All public exports come from:

import kayak

This page focuses on the stable Python surface and the backend contract.

Hosted-engine Python note:

  • this API page covers import kayak
  • the hosted-engine Python surface lives under import kayak_engine
  • for pinned hosted snapshots and the local exact-search scheduler, see Hosted Engine Python

Choose The API Section

Start with:

  • kayak.open_text_retriever(...) for one high-level text workflow
  • kayak.open_encoder(...) if you need encoder control
  • kayak.open_store(...) if you need persistence control

Start with:

  • kayak.query(...)
  • kayak.documents(...).pack()
  • kayak.search(...)
  • kayak.search_batch(...)

This is the wrong page.

Use:

Common Calls Cheat Sheet

If you want to... Use... Read...
ingest text and search with one object kayak.open_text_retriever(...) Usage Patterns
encode with a ColBERT checkpoint from Hugging Face kayak.open_encoder("colbert", model_name="...") Text Encoders
wrap your own token-level model methods kayak.open_encoder("callable", ...) Text Encoders
run one exact search from vectors kayak.query(...) + kayak.documents(...).pack() + kayak.search(...) Quickstart
get the full score vector instead of only top-k kayak.maxsim(...) Usage Patterns
run many queries against one fixed index kayak.query_batch(...) + kayak.search_batch(...) Usage Patterns
keep an existing vector database for storage kayak.open_store(...) + store.load_index(...) Storage + Search
run a stage-1 candidate step plus exact rerank kayak.document_proxy_search_plan(...) + kayak.search_with_plan(...) Search Plans
check whether Mojo is actually available kayak.available_backends() + kayak.backend_info(...) Using the Mojo Backend
inspect the Python-to-Mojo bridge directly kayak.mojo_bridge_info() Installation
get generated terminal help from the public API itself kayak.help(...) Installation
look up one retriever method from the REPL kayak.help("search_text") Usage Patterns
use normal Python hover/help in an editor or notebook inspect.getdoc(...) and inspect.signature(...) Installation

Constructors

kayak.open_encoder(kind, **kwargs)

Open a public text encoder from the stable factory.

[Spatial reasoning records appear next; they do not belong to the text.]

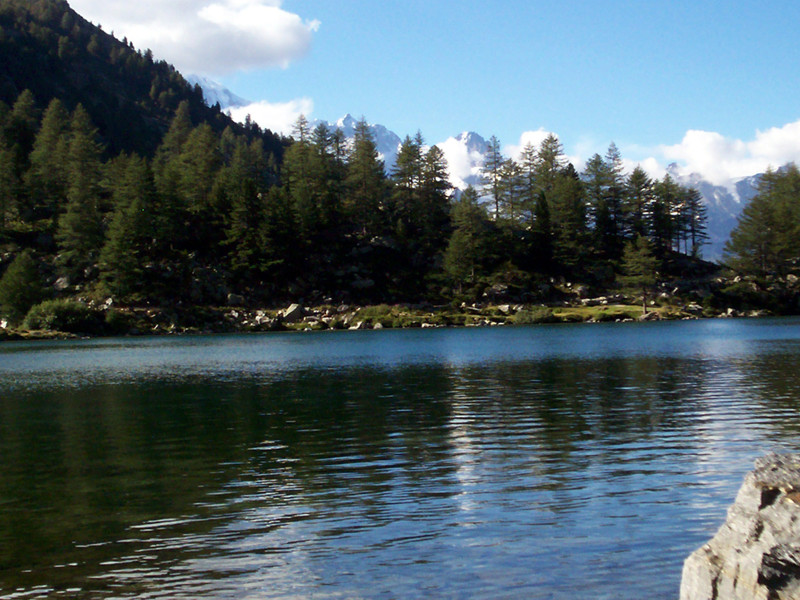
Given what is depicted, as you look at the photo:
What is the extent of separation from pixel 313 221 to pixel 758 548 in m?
122

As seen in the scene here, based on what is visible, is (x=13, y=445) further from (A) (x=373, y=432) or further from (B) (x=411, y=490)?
(B) (x=411, y=490)

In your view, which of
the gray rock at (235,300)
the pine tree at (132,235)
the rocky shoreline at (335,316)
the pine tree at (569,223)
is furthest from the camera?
the pine tree at (569,223)

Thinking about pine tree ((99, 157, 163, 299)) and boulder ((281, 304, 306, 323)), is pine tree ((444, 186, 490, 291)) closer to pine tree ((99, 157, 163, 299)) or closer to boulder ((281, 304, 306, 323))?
boulder ((281, 304, 306, 323))

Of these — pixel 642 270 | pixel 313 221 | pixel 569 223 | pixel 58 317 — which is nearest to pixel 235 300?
pixel 313 221

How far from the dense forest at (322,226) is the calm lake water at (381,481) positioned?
77557 mm

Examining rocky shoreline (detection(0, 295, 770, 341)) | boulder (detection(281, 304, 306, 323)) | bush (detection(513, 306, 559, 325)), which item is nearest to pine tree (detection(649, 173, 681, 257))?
rocky shoreline (detection(0, 295, 770, 341))

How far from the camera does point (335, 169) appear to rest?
14638 centimetres

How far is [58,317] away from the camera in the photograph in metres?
95.4

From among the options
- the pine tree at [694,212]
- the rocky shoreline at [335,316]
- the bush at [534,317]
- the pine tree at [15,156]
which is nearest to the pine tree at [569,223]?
the rocky shoreline at [335,316]

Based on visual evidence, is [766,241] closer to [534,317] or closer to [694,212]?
[694,212]

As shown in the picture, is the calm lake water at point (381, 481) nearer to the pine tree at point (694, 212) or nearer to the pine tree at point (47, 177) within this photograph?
the pine tree at point (47, 177)

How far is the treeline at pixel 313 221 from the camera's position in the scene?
11369 cm

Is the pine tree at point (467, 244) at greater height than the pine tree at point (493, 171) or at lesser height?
lesser

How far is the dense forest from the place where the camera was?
112m
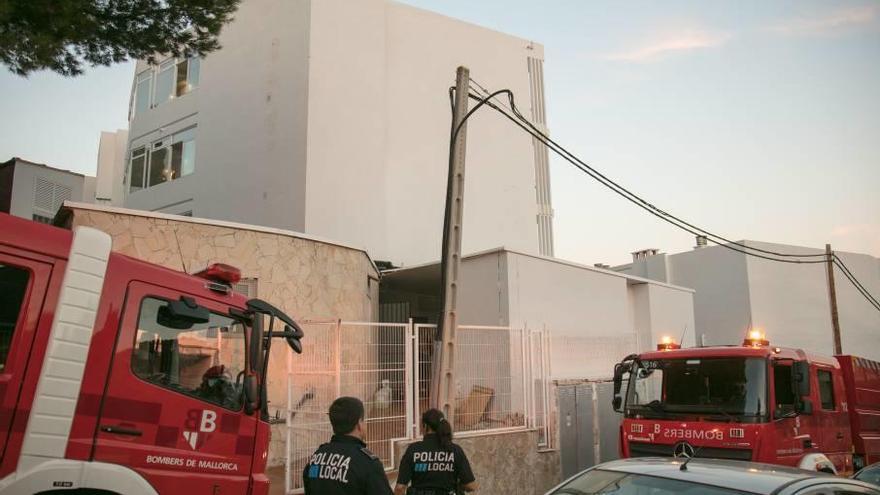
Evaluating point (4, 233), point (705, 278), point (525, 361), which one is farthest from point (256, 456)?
point (705, 278)

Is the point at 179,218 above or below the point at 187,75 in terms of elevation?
below

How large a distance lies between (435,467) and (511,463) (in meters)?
5.68

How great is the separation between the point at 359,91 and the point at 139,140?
31.1ft

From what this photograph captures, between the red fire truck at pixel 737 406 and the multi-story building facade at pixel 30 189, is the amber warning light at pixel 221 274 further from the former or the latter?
the multi-story building facade at pixel 30 189

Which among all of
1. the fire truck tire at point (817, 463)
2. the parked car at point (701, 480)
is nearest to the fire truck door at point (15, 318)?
the parked car at point (701, 480)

encoder = kayak.open_encoder(
    "callable",
    query_encoder=my_query_encoder,
    document_encoder=my_document_encoder,
)

Built-in kinds:

  • "callable"
  • "colbert"

Use:

  • "colbert" when the model is a ColBERT checkpoint and model_name is the Hugging Face repo id
  • "callable" when you already have query/document methods that emit token vectors

kayak.open_store(kind, **kwargs)

Open a public persistence adapter from the stable factory.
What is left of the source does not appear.